Actualiza el texto sobre el veganismo en el tramo que va desde "El veganismo es" hasta "que del lobo." y escríbelo de nuevo con "resistencia pacífica" en lugar de "desobediencia civil".

── Fragmento de texto

El veganismo es un desafío natural contra la inercia del protoser humano en sus más abyectas costumbres. No es importante si matamos 100 animales o 100 millones, ni siquiera el modo de criarlos, esclavizarlos o el modo que inventemos como ¨humanitario¨: lo que hacemos con los animales siempre estuvo mal y siempre está mal. La desobediencia civil vegana es urgente en términos de evolución, porque contradice los comportamientos de las personas humanas de hace 10 o 200.000 años, cuyas conductas en muchos aspectos seguro eran más que cuestionables e incompatibles con la moral actual. El comodín del ¨siempre se hizo¨ es torpe y retrasado, y la naturaleza no nos hizo depredadores, sino más cerca de la vaca que del lobo.

────
── Datos extraídos

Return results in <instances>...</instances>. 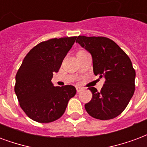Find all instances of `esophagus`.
Here are the masks:
<instances>
[{
    "label": "esophagus",
    "instance_id": "esophagus-1",
    "mask_svg": "<svg viewBox=\"0 0 147 147\" xmlns=\"http://www.w3.org/2000/svg\"><path fill=\"white\" fill-rule=\"evenodd\" d=\"M76 91H77V92H80L81 91H82V88L79 87V86H77L76 87Z\"/></svg>",
    "mask_w": 147,
    "mask_h": 147
}]
</instances>
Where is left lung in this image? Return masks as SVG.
I'll use <instances>...</instances> for the list:
<instances>
[{"instance_id":"1","label":"left lung","mask_w":147,"mask_h":147,"mask_svg":"<svg viewBox=\"0 0 147 147\" xmlns=\"http://www.w3.org/2000/svg\"><path fill=\"white\" fill-rule=\"evenodd\" d=\"M76 42L92 55L94 74L105 78L100 92L88 88L92 98L85 105L86 112L100 120L115 118L126 108L135 91L136 71L130 59L115 41L106 37L79 35Z\"/></svg>"}]
</instances>
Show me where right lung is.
I'll use <instances>...</instances> for the list:
<instances>
[{
	"label": "right lung",
	"mask_w": 147,
	"mask_h": 147,
	"mask_svg": "<svg viewBox=\"0 0 147 147\" xmlns=\"http://www.w3.org/2000/svg\"><path fill=\"white\" fill-rule=\"evenodd\" d=\"M76 38L42 41L24 57L16 74L14 92L21 108L34 121L47 123L59 119L69 99L76 95L74 86H54L51 78L53 72L59 71Z\"/></svg>",
	"instance_id": "add662e5"
}]
</instances>
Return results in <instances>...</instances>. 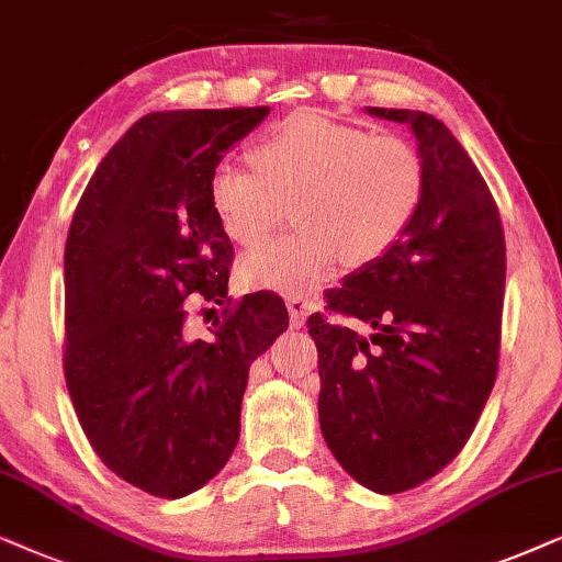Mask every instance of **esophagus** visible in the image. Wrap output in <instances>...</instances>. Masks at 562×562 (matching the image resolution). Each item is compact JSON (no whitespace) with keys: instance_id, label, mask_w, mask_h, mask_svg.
Listing matches in <instances>:
<instances>
[{"instance_id":"esophagus-1","label":"esophagus","mask_w":562,"mask_h":562,"mask_svg":"<svg viewBox=\"0 0 562 562\" xmlns=\"http://www.w3.org/2000/svg\"><path fill=\"white\" fill-rule=\"evenodd\" d=\"M308 311H311L308 297H303V295H293V297H288L290 326H293V328H301V326L305 324V316H308Z\"/></svg>"}]
</instances>
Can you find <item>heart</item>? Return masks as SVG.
I'll return each instance as SVG.
<instances>
[{
  "label": "heart",
  "mask_w": 562,
  "mask_h": 562,
  "mask_svg": "<svg viewBox=\"0 0 562 562\" xmlns=\"http://www.w3.org/2000/svg\"><path fill=\"white\" fill-rule=\"evenodd\" d=\"M252 169L218 164L207 200L231 241L257 249L285 221L297 228L244 259L246 285L308 293L334 272L370 265L406 234L424 198V161L406 138L297 112L254 146Z\"/></svg>",
  "instance_id": "1"
}]
</instances>
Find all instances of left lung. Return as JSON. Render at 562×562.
Segmentation results:
<instances>
[{
  "mask_svg": "<svg viewBox=\"0 0 562 562\" xmlns=\"http://www.w3.org/2000/svg\"><path fill=\"white\" fill-rule=\"evenodd\" d=\"M406 123L424 161V198L395 246L328 290L313 313L318 422L328 450L364 488L429 481L473 434L496 383L506 244L496 200L450 128L418 110L368 108Z\"/></svg>",
  "mask_w": 562,
  "mask_h": 562,
  "instance_id": "left-lung-1",
  "label": "left lung"
}]
</instances>
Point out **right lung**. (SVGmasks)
Instances as JSON below:
<instances>
[{
  "mask_svg": "<svg viewBox=\"0 0 562 562\" xmlns=\"http://www.w3.org/2000/svg\"><path fill=\"white\" fill-rule=\"evenodd\" d=\"M269 108L151 112L110 148L64 251V375L89 445L159 498L203 488L241 431L249 368L288 328L274 293L228 297L234 244L207 182ZM226 304L198 340L186 297ZM213 311V308H211Z\"/></svg>",
  "mask_w": 562,
  "mask_h": 562,
  "instance_id": "obj_1",
  "label": "right lung"
}]
</instances>
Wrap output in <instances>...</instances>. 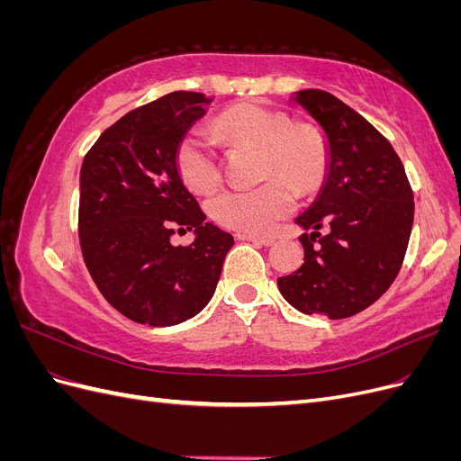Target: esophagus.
I'll return each instance as SVG.
<instances>
[{
	"instance_id": "34e87169",
	"label": "esophagus",
	"mask_w": 461,
	"mask_h": 461,
	"mask_svg": "<svg viewBox=\"0 0 461 461\" xmlns=\"http://www.w3.org/2000/svg\"><path fill=\"white\" fill-rule=\"evenodd\" d=\"M236 240H242V242H256L261 246H273L275 239L271 236H259V234H236Z\"/></svg>"
}]
</instances>
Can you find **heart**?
<instances>
[{"mask_svg": "<svg viewBox=\"0 0 461 461\" xmlns=\"http://www.w3.org/2000/svg\"><path fill=\"white\" fill-rule=\"evenodd\" d=\"M215 129L234 148L263 151L265 176H283L254 190H227L209 203V213L221 227L239 232H265L296 205L298 192H312L325 173L327 153L321 136L312 127H294L283 111L258 104L227 109ZM176 169L185 185L196 194L215 190L221 180L217 153L205 138L192 131L178 142Z\"/></svg>", "mask_w": 461, "mask_h": 461, "instance_id": "1", "label": "heart"}]
</instances>
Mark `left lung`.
<instances>
[{
  "label": "left lung",
  "instance_id": "8db88e82",
  "mask_svg": "<svg viewBox=\"0 0 461 461\" xmlns=\"http://www.w3.org/2000/svg\"><path fill=\"white\" fill-rule=\"evenodd\" d=\"M290 104L323 134L327 165L315 200L296 217L310 230L300 236L303 265L276 285L305 315L352 317L394 283L410 242L413 194L393 146L354 109L323 90L294 92Z\"/></svg>",
  "mask_w": 461,
  "mask_h": 461
}]
</instances>
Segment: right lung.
<instances>
[{
  "instance_id": "add662e5",
  "label": "right lung",
  "mask_w": 461,
  "mask_h": 461,
  "mask_svg": "<svg viewBox=\"0 0 461 461\" xmlns=\"http://www.w3.org/2000/svg\"><path fill=\"white\" fill-rule=\"evenodd\" d=\"M213 97L171 92L121 117L80 167L78 236L97 290L134 323L171 327L198 315L234 244L205 221L175 153ZM194 230L190 247L174 230Z\"/></svg>"
}]
</instances>
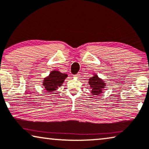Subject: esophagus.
<instances>
[{"label": "esophagus", "instance_id": "1", "mask_svg": "<svg viewBox=\"0 0 149 149\" xmlns=\"http://www.w3.org/2000/svg\"><path fill=\"white\" fill-rule=\"evenodd\" d=\"M74 76L75 77H79V76H80V75H79V74H75V75H74Z\"/></svg>", "mask_w": 149, "mask_h": 149}]
</instances>
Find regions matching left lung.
I'll return each mask as SVG.
<instances>
[{
    "label": "left lung",
    "mask_w": 149,
    "mask_h": 149,
    "mask_svg": "<svg viewBox=\"0 0 149 149\" xmlns=\"http://www.w3.org/2000/svg\"><path fill=\"white\" fill-rule=\"evenodd\" d=\"M88 84L92 88L91 93L93 95H99L102 93V90L106 86L104 81L98 77L96 74L89 79Z\"/></svg>",
    "instance_id": "left-lung-1"
}]
</instances>
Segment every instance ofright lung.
Instances as JSON below:
<instances>
[{"mask_svg": "<svg viewBox=\"0 0 149 149\" xmlns=\"http://www.w3.org/2000/svg\"><path fill=\"white\" fill-rule=\"evenodd\" d=\"M68 74H62L59 71L53 70L50 73L49 76L44 79L42 85L48 93L55 91L58 87L62 86Z\"/></svg>", "mask_w": 149, "mask_h": 149, "instance_id": "obj_1", "label": "right lung"}]
</instances>
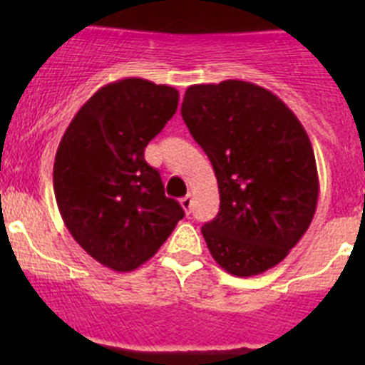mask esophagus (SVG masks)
Here are the masks:
<instances>
[{"mask_svg":"<svg viewBox=\"0 0 365 365\" xmlns=\"http://www.w3.org/2000/svg\"><path fill=\"white\" fill-rule=\"evenodd\" d=\"M180 206H182V210H185L186 214H190V212H192V195H186V197L180 199Z\"/></svg>","mask_w":365,"mask_h":365,"instance_id":"esophagus-1","label":"esophagus"}]
</instances>
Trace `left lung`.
Instances as JSON below:
<instances>
[{"instance_id": "8db88e82", "label": "left lung", "mask_w": 365, "mask_h": 365, "mask_svg": "<svg viewBox=\"0 0 365 365\" xmlns=\"http://www.w3.org/2000/svg\"><path fill=\"white\" fill-rule=\"evenodd\" d=\"M180 115L208 155L219 214L201 228L221 269L250 278L287 257L318 202V170L307 131L282 98L243 80L197 83Z\"/></svg>"}]
</instances>
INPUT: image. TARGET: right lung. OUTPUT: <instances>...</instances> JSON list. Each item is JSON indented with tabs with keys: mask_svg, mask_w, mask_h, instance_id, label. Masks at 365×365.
Listing matches in <instances>:
<instances>
[{
	"mask_svg": "<svg viewBox=\"0 0 365 365\" xmlns=\"http://www.w3.org/2000/svg\"><path fill=\"white\" fill-rule=\"evenodd\" d=\"M177 104L175 87L117 80L87 100L60 140L53 168L58 210L74 241L108 269L144 265L185 217L144 160Z\"/></svg>",
	"mask_w": 365,
	"mask_h": 365,
	"instance_id": "add662e5",
	"label": "right lung"
}]
</instances>
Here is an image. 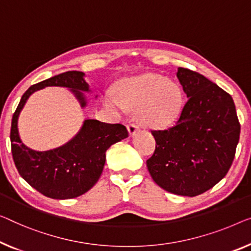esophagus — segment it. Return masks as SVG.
Returning <instances> with one entry per match:
<instances>
[{"label": "esophagus", "instance_id": "34e87169", "mask_svg": "<svg viewBox=\"0 0 251 251\" xmlns=\"http://www.w3.org/2000/svg\"><path fill=\"white\" fill-rule=\"evenodd\" d=\"M127 129H128V133H129V136L130 137L135 136L136 134L138 133V130H140V128H138V126L135 125V124H129L128 126H127Z\"/></svg>", "mask_w": 251, "mask_h": 251}]
</instances>
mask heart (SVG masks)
<instances>
[{
  "mask_svg": "<svg viewBox=\"0 0 251 251\" xmlns=\"http://www.w3.org/2000/svg\"><path fill=\"white\" fill-rule=\"evenodd\" d=\"M103 102L109 108L135 110L137 122L150 128H162L179 117L184 106L180 84L161 74L148 73L125 78L107 92Z\"/></svg>",
  "mask_w": 251,
  "mask_h": 251,
  "instance_id": "heart-1",
  "label": "heart"
}]
</instances>
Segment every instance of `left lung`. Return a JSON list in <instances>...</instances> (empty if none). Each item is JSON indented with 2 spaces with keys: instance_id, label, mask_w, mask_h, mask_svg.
<instances>
[{
  "instance_id": "left-lung-1",
  "label": "left lung",
  "mask_w": 251,
  "mask_h": 251,
  "mask_svg": "<svg viewBox=\"0 0 251 251\" xmlns=\"http://www.w3.org/2000/svg\"><path fill=\"white\" fill-rule=\"evenodd\" d=\"M187 96L170 128L152 130L156 145L147 161L154 182L176 195L194 197L211 189L229 171L239 136L232 97L193 71L178 67Z\"/></svg>"
}]
</instances>
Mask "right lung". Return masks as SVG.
<instances>
[{
    "mask_svg": "<svg viewBox=\"0 0 251 251\" xmlns=\"http://www.w3.org/2000/svg\"><path fill=\"white\" fill-rule=\"evenodd\" d=\"M84 77L83 72L69 71L31 85L24 93L12 117L11 149L19 174L32 188L54 200L75 198L91 189L102 174L107 150L128 137L126 127L121 124L85 119L75 135L61 147L36 151L24 144L18 121L29 97L47 87L66 88L84 109L88 106L84 92H92Z\"/></svg>",
    "mask_w": 251,
    "mask_h": 251,
    "instance_id": "add662e5",
    "label": "right lung"
}]
</instances>
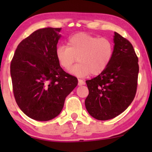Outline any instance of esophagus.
<instances>
[{
    "instance_id": "obj_1",
    "label": "esophagus",
    "mask_w": 152,
    "mask_h": 152,
    "mask_svg": "<svg viewBox=\"0 0 152 152\" xmlns=\"http://www.w3.org/2000/svg\"><path fill=\"white\" fill-rule=\"evenodd\" d=\"M85 82L83 81L82 80H80V79H78V85L79 86H82V85H84Z\"/></svg>"
}]
</instances>
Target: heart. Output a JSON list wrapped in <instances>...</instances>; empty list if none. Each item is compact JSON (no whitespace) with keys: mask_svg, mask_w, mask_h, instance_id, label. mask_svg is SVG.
Returning <instances> with one entry per match:
<instances>
[{"mask_svg":"<svg viewBox=\"0 0 152 152\" xmlns=\"http://www.w3.org/2000/svg\"><path fill=\"white\" fill-rule=\"evenodd\" d=\"M113 44L106 37L93 36L87 33H78L70 37L67 46L58 45L55 57L59 66L66 70L71 68L76 61L79 63L70 72L78 77L88 75H97L109 65L113 55Z\"/></svg>","mask_w":152,"mask_h":152,"instance_id":"heart-1","label":"heart"}]
</instances>
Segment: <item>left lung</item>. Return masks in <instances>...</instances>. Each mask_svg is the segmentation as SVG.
I'll return each instance as SVG.
<instances>
[{
    "mask_svg": "<svg viewBox=\"0 0 152 152\" xmlns=\"http://www.w3.org/2000/svg\"><path fill=\"white\" fill-rule=\"evenodd\" d=\"M113 55L108 67L96 77L86 81L88 95L85 106L95 119L115 118L127 109L136 93L138 58L127 39L114 32Z\"/></svg>",
    "mask_w": 152,
    "mask_h": 152,
    "instance_id": "obj_1",
    "label": "left lung"
}]
</instances>
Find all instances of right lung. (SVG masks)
<instances>
[{
    "label": "right lung",
    "instance_id": "obj_1",
    "mask_svg": "<svg viewBox=\"0 0 152 152\" xmlns=\"http://www.w3.org/2000/svg\"><path fill=\"white\" fill-rule=\"evenodd\" d=\"M61 28L34 31L18 45L10 64L15 100L29 118L48 121L57 117L77 79L66 72L55 57Z\"/></svg>",
    "mask_w": 152,
    "mask_h": 152
}]
</instances>
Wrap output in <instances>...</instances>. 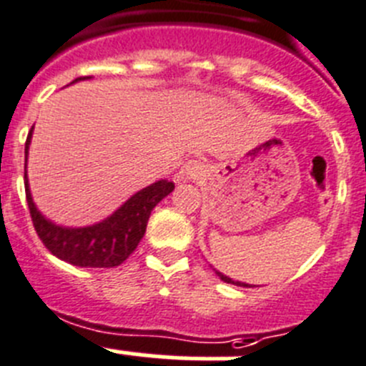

────

§ **Resultado del ejercicio**:
El veganismo es un desafío natural contra la inercia del protoser humano en sus más abyectas costumbres. No es importante si matamos 100 animales o 100 millones, ni siquiera el modo de criarlos, esclavizarlos o el modo que inventemos como ¨humanitario¨: lo que hacemos con los animales siempre estuvo mal y siempre está mal. La resistencia pacífica vegana es urgente en términos de evolución, porque contradice los comportamientos de las personas humanas de hace 10 o 200.000 años, cuyas conductas en muchos aspectos seguro eran más que cuestionables e incompatibles con la moral actual. El comodín del ¨siempre se hizo¨ es torpe y retrasado, y la naturaleza no nos hizo depredadores, sino más cerca de la vaca que del lobo.